What is needed:
Present the records below as a Markdown table with the columns "Number" and "Text", giving each line its own row and skipping blank lines. Omit the pictures.

■ ■ ■ ■ ■

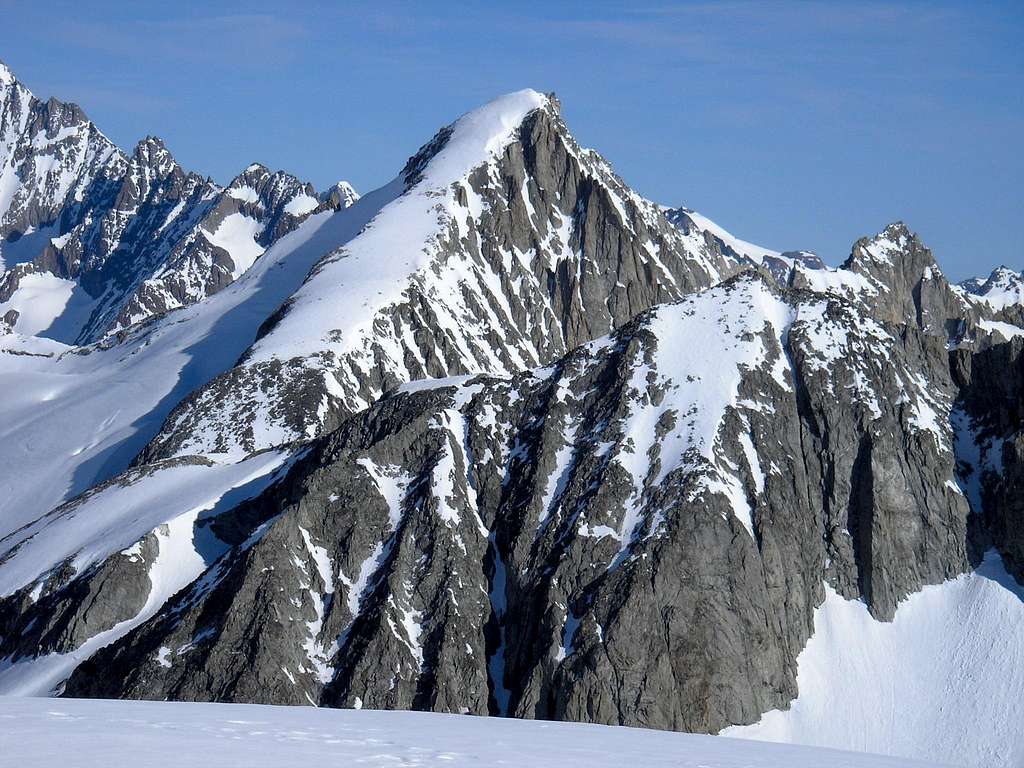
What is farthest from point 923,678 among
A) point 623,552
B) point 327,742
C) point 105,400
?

■ ■ ■ ■ ■

Final result:
| Number | Text |
|---|---|
| 1 | What is farthest from point 923,678 among |
| 2 | A) point 623,552 |
| 3 | B) point 327,742 |
| 4 | C) point 105,400 |
| 5 | ? |